(Records of questions about scenes)
==========
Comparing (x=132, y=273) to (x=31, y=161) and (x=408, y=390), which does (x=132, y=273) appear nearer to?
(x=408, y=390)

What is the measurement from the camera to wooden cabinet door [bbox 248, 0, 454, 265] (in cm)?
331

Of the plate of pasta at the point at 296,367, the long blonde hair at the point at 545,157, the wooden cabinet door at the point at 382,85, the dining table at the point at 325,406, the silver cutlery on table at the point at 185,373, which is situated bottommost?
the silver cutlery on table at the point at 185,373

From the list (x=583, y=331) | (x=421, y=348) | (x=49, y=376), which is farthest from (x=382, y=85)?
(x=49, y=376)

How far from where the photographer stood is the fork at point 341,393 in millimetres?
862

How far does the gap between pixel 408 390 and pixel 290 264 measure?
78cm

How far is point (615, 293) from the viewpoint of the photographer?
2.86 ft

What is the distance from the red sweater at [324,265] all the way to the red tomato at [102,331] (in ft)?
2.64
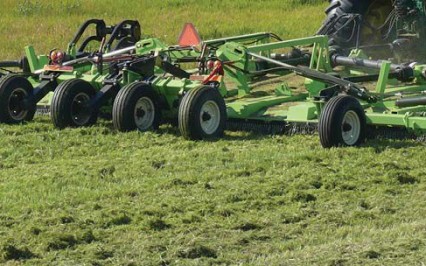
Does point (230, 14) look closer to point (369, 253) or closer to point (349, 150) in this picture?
point (349, 150)

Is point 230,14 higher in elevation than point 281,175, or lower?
higher

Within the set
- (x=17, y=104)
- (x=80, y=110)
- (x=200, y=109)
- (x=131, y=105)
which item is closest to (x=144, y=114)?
(x=131, y=105)

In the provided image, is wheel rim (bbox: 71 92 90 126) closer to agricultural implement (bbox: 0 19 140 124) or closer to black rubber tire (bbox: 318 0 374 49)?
agricultural implement (bbox: 0 19 140 124)

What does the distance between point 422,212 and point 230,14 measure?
14.2 metres

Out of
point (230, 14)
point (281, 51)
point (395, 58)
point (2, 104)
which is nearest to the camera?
point (2, 104)

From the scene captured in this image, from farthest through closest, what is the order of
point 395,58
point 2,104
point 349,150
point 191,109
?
point 395,58 → point 2,104 → point 191,109 → point 349,150

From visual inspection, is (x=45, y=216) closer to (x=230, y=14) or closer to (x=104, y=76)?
(x=104, y=76)

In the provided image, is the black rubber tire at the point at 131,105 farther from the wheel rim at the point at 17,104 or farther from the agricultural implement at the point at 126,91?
the wheel rim at the point at 17,104

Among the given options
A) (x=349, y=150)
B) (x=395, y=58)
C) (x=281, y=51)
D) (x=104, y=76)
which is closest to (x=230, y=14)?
(x=281, y=51)

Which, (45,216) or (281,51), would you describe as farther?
(281,51)

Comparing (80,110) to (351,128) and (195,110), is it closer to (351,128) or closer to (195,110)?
(195,110)

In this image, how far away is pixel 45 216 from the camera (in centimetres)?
680

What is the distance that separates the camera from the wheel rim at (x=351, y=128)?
916 cm

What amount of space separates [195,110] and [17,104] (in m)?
2.19
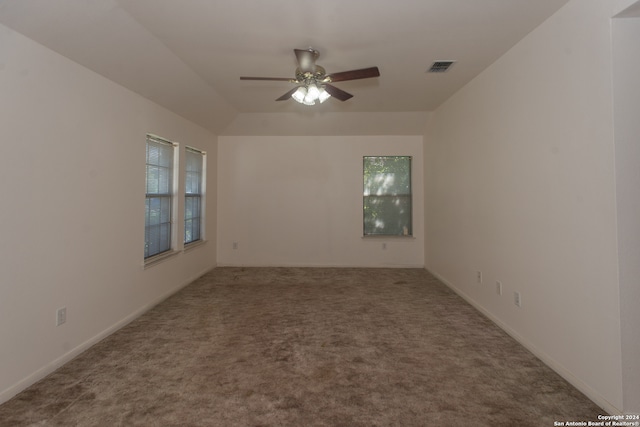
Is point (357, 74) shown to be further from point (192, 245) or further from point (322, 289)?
point (192, 245)

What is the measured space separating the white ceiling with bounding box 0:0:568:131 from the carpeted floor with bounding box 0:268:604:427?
8.03ft

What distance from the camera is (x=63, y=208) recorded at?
7.31 feet

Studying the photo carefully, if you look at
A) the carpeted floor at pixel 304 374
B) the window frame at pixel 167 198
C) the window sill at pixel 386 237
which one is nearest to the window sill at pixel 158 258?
the window frame at pixel 167 198

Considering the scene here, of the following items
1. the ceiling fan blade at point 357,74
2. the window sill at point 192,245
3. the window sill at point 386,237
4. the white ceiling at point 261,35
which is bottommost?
the window sill at point 192,245

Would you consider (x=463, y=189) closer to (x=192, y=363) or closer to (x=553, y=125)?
(x=553, y=125)

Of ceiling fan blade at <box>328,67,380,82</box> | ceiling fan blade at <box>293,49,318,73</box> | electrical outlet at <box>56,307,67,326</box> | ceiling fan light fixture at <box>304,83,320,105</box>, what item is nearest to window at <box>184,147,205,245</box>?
electrical outlet at <box>56,307,67,326</box>

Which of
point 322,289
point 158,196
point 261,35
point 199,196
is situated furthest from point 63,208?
point 322,289

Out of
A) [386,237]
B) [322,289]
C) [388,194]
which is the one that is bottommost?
[322,289]

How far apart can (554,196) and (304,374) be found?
2.27m

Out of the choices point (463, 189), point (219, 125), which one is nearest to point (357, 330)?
point (463, 189)

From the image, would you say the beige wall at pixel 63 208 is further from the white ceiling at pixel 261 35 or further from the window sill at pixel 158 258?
==========
▸ What you will do
Output every line of the data above as a JSON list of strings, one string per line, leaving out blank lines and the pictures.

▸ Result of the task
[
  "Comparing (x=132, y=273) to (x=31, y=161) and (x=408, y=390), which does (x=132, y=273) appear nearer to?",
  "(x=408, y=390)",
  "What is the measurement from the camera to wooden cabinet door [bbox 248, 0, 454, 265] (in cm)?",
  "331",
  "Of the plate of pasta at the point at 296,367, the long blonde hair at the point at 545,157, the wooden cabinet door at the point at 382,85, the dining table at the point at 325,406, the silver cutlery on table at the point at 185,373, which is situated bottommost?",
  "the silver cutlery on table at the point at 185,373",
  "From the list (x=583, y=331) | (x=421, y=348) | (x=49, y=376), which is farthest from (x=382, y=85)?",
  "(x=49, y=376)",
  "How far from where the photographer stood is the fork at point 341,393 in millimetres?",
  "862",
  "How far does the gap between pixel 408 390 and pixel 290 264 measure?",
  "78cm",
  "How far is point (615, 293) from the viewpoint of the photographer?",
  "2.86 ft",
  "What is the distance from the red sweater at [324,265] all the way to the red tomato at [102,331] (in ft)?",
  "2.64",
  "Does point (230, 14) look closer to point (369, 253) or closer to point (349, 150) in this picture?",
  "point (349, 150)",
  "Is point 230,14 higher in elevation than point 281,175, or lower?",
  "higher",
  "Within the set",
  "- (x=17, y=104)",
  "- (x=80, y=110)",
  "- (x=200, y=109)",
  "- (x=131, y=105)",
  "which item is closest to (x=144, y=114)?",
  "(x=131, y=105)",
  "In the provided image, is wheel rim (bbox: 71 92 90 126) closer to agricultural implement (bbox: 0 19 140 124) or closer to black rubber tire (bbox: 318 0 374 49)?",
  "agricultural implement (bbox: 0 19 140 124)",
  "What does the distance between point 422,212 and point 230,14 measure?",
  "14.2 metres",
  "Out of",
  "point (230, 14)",
  "point (281, 51)",
  "point (395, 58)",
  "point (2, 104)",
  "which is nearest to the camera?",
  "point (2, 104)",
  "From the scene captured in this image, from farthest through closest, what is the order of",
  "point 395,58",
  "point 2,104",
  "point 349,150",
  "point 191,109",
  "?",
  "point 395,58 → point 2,104 → point 191,109 → point 349,150",
  "From visual inspection, is (x=45, y=216) closer to (x=230, y=14) or closer to (x=104, y=76)?",
  "(x=104, y=76)",
  "In the provided image, is the black rubber tire at the point at 131,105 farther from the wheel rim at the point at 17,104 or farther from the agricultural implement at the point at 126,91?",
  "the wheel rim at the point at 17,104",
  "Among the given options",
  "A) (x=349, y=150)",
  "B) (x=395, y=58)",
  "C) (x=281, y=51)",
  "D) (x=104, y=76)",
  "which is closest to (x=230, y=14)?",
  "(x=281, y=51)",
  "Which, (45,216) or (281,51), would you describe as farther?",
  "(281,51)",
  "Comparing (80,110) to (351,128) and (195,110), is it closer to (351,128) or closer to (195,110)?",
  "(195,110)",
  "In this image, how far away is pixel 45 216 from the camera (in centimetres)?",
  "680",
  "What is the distance that separates the camera from the wheel rim at (x=351, y=128)?",
  "916 cm",
  "What amount of space separates [195,110] and [17,104] (in m)?",
  "2.19",
  "Is point (357, 74) shown to be further from point (192, 245) or further from point (322, 289)?",
  "point (192, 245)",
  "What is the measured space separating the white ceiling with bounding box 0:0:568:131 from the carpeted floor with bounding box 0:268:604:427?",
  "8.03ft",
  "What distance from the camera is (x=63, y=208) recorded at?",
  "7.31 feet",
  "Studying the photo carefully, if you look at",
  "A) the carpeted floor at pixel 304 374",
  "B) the window frame at pixel 167 198",
  "C) the window sill at pixel 386 237",
  "which one is nearest to the window sill at pixel 158 258?",
  "the window frame at pixel 167 198",
  "Considering the scene here, of the following items",
  "1. the ceiling fan blade at point 357,74",
  "2. the window sill at point 192,245",
  "3. the window sill at point 386,237",
  "4. the white ceiling at point 261,35",
  "which is bottommost?",
  "the window sill at point 192,245",
  "Would you consider (x=463, y=189) closer to (x=192, y=363) or closer to (x=553, y=125)?",
  "(x=553, y=125)",
  "Of ceiling fan blade at <box>328,67,380,82</box> | ceiling fan blade at <box>293,49,318,73</box> | electrical outlet at <box>56,307,67,326</box> | ceiling fan light fixture at <box>304,83,320,105</box>, what item is nearest to window at <box>184,147,205,245</box>?",
  "electrical outlet at <box>56,307,67,326</box>",
  "Which of",
  "point 322,289",
  "point 158,196",
  "point 261,35",
  "point 199,196",
  "is situated furthest from point 63,208?",
  "point 322,289",
  "Out of",
  "A) [386,237]",
  "B) [322,289]",
  "C) [388,194]",
  "which is the one that is bottommost?",
  "[322,289]",
  "How far apart can (554,196) and (304,374) be found?",
  "2.27m",
  "Out of the choices point (463, 189), point (219, 125), which one is nearest to point (357, 330)?",
  "point (463, 189)",
  "From the image, would you say the beige wall at pixel 63 208 is further from the white ceiling at pixel 261 35 or further from the window sill at pixel 158 258?"
]